--- Aim of the task ---
Once you have read the records, output them exactly.

◇ ◇ ◇

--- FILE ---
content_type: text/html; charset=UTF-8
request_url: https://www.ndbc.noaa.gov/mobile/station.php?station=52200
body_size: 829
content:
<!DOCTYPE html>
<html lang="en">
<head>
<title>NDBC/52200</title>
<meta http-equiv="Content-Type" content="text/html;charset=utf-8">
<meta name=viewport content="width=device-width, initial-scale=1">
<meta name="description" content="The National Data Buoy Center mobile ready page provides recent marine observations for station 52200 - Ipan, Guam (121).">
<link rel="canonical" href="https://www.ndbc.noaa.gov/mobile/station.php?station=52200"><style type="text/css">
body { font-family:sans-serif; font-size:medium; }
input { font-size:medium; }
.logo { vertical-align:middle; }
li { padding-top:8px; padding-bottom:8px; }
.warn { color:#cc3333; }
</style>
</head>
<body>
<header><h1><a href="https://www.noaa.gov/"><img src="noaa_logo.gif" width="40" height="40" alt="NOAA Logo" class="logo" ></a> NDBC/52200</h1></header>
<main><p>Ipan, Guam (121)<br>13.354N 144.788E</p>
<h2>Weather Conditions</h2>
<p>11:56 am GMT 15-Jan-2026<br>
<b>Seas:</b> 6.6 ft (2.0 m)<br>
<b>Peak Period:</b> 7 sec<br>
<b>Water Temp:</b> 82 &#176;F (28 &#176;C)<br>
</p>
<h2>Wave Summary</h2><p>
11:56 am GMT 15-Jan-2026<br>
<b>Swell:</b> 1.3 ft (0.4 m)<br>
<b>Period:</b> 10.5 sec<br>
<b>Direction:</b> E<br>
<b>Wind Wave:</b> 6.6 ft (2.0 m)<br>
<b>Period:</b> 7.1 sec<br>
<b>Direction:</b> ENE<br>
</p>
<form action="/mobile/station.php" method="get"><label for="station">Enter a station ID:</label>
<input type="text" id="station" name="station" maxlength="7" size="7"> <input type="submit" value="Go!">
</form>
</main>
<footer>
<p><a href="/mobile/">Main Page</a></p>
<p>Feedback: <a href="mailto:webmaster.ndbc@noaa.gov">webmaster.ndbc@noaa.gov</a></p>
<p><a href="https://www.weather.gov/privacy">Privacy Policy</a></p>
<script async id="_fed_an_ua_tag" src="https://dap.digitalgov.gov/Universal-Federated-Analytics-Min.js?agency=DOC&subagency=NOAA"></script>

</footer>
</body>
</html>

◇ ◇ ◇

--- Finished exercise ---
--- FILE ---
content_type: text/html; charset=UTF-8
request_url: https://www.ndbc.noaa.gov/mobile/station.php?station=52200
body_size: 829
content:
<!DOCTYPE html>
<html lang="en">
<head>
<title>NDBC/52200</title>
<meta http-equiv="Content-Type" content="text/html;charset=utf-8">
<meta name=viewport content="width=device-width, initial-scale=1">
<meta name="description" content="The National Data Buoy Center mobile ready page provides recent marine observations for station 52200 - Ipan, Guam (121).">
<link rel="canonical" href="https://www.ndbc.noaa.gov/mobile/station.php?station=52200"><style type="text/css">
body { font-family:sans-serif; font-size:medium; }
input { font-size:medium; }
.logo { vertical-align:middle; }
li { padding-top:8px; padding-bottom:8px; }
.warn { color:#cc3333; }
</style>
</head>
<body>
<header><h1><a href="https://www.noaa.gov/"><img src="noaa_logo.gif" width="40" height="40" alt="NOAA Logo" class="logo" ></a> NDBC/52200</h1></header>
<main><p>Ipan, Guam (121)<br>13.354N 144.788E</p>
<h2>Weather Conditions</h2>
<p>11:56 am GMT 15-Jan-2026<br>
<b>Seas:</b> 6.6 ft (2.0 m)<br>
<b>Peak Period:</b> 7 sec<br>
<b>Water Temp:</b> 82 &#176;F (28 &#176;C)<br>
</p>
<h2>Wave Summary</h2><p>
11:56 am GMT 15-Jan-2026<br>
<b>Swell:</b> 1.3 ft (0.4 m)<br>
<b>Period:</b> 10.5 sec<br>
<b>Direction:</b> E<br>
<b>Wind Wave:</b> 6.6 ft (2.0 m)<br>
<b>Period:</b> 7.1 sec<br>
<b>Direction:</b> ENE<br>
</p>
<form action="/mobile/station.php" method="get"><label for="station">Enter a station ID:</label>
<input type="text" id="station" name="station" maxlength="7" size="7"> <input type="submit" value="Go!">
</form>
</main>
<footer>
<p><a href="/mobile/">Main Page</a></p>
<p>Feedback: <a href="mailto:webmaster.ndbc@noaa.gov">webmaster.ndbc@noaa.gov</a></p>
<p><a href="https://www.weather.gov/privacy">Privacy Policy</a></p>
<script async id="_fed_an_ua_tag" src="https://dap.digitalgov.gov/Universal-Federated-Analytics-Min.js?agency=DOC&subagency=NOAA"></script>

</footer>
</body>
</html>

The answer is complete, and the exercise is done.